Lines below that include "United" are the answer; copy each one.

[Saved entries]

Segment Open

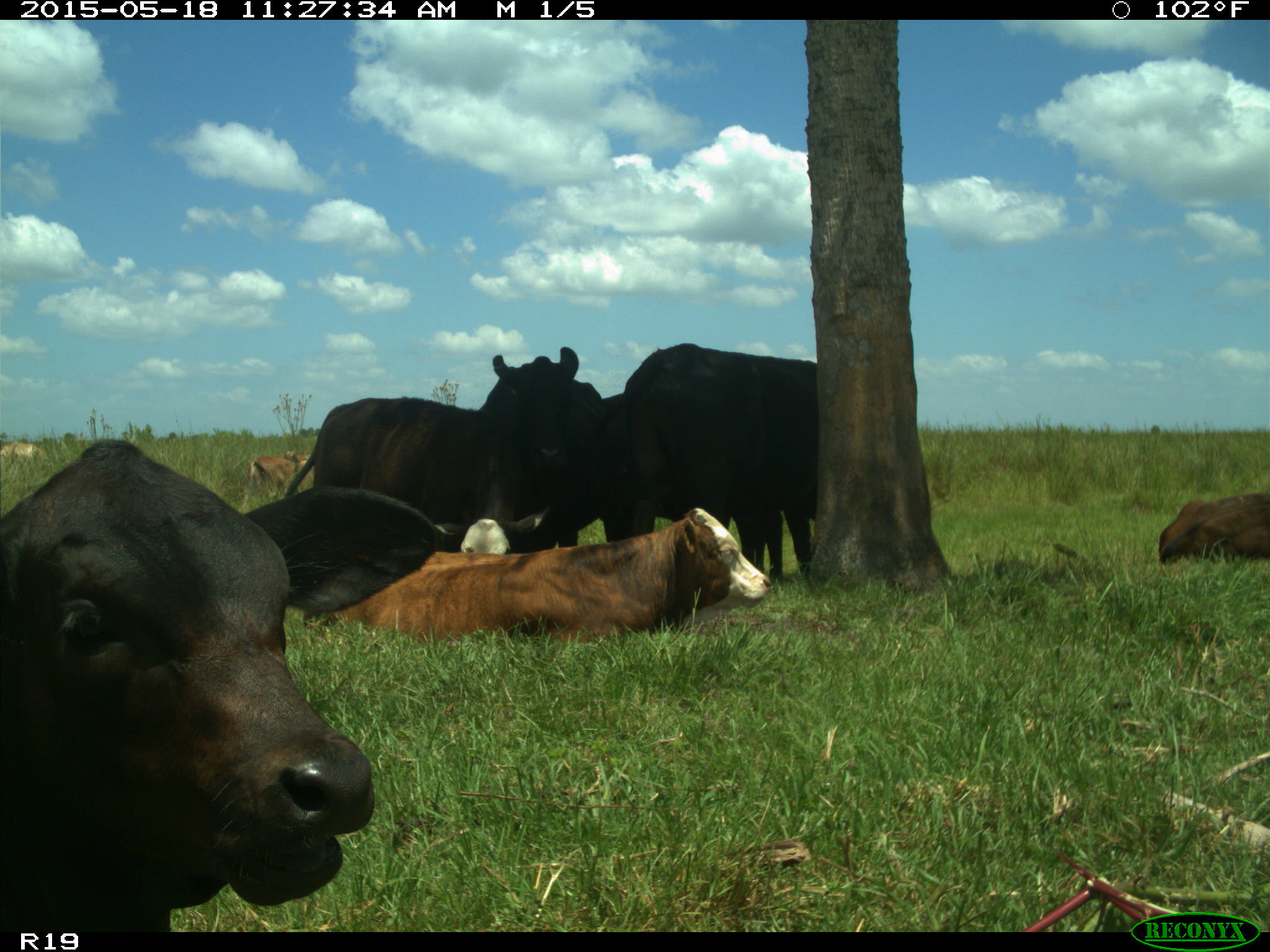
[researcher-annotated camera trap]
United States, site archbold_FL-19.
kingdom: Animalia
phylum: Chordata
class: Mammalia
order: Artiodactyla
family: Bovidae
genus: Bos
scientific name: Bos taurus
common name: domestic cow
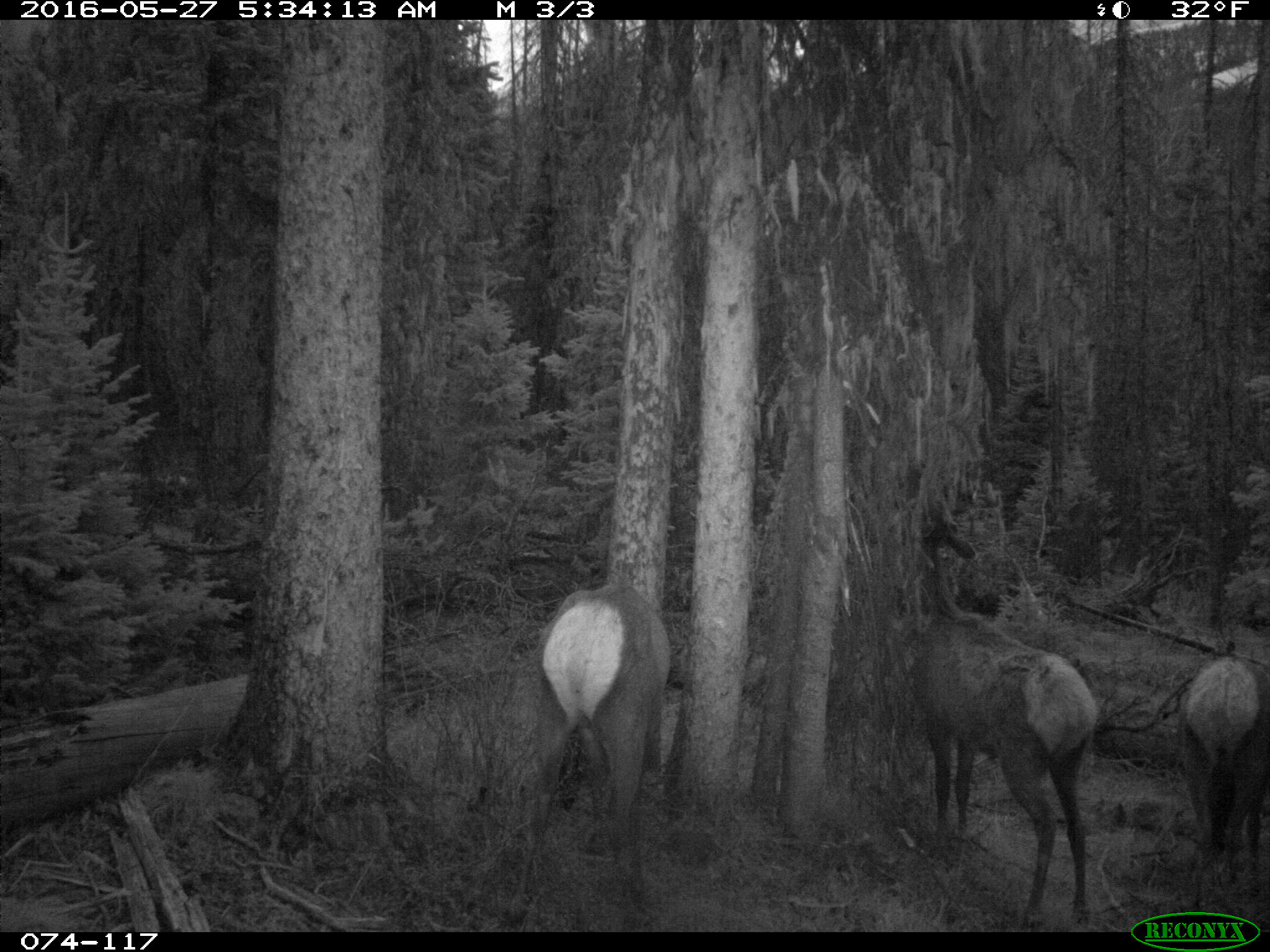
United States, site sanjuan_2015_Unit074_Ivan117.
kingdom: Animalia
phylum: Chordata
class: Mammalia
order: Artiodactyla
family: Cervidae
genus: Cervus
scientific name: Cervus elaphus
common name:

Segment Closed

## SOLUTION FOR THIS TASK:
United States, site archbold_FL-19.
United States, site sanjuan_2015_Unit074_Ivan117.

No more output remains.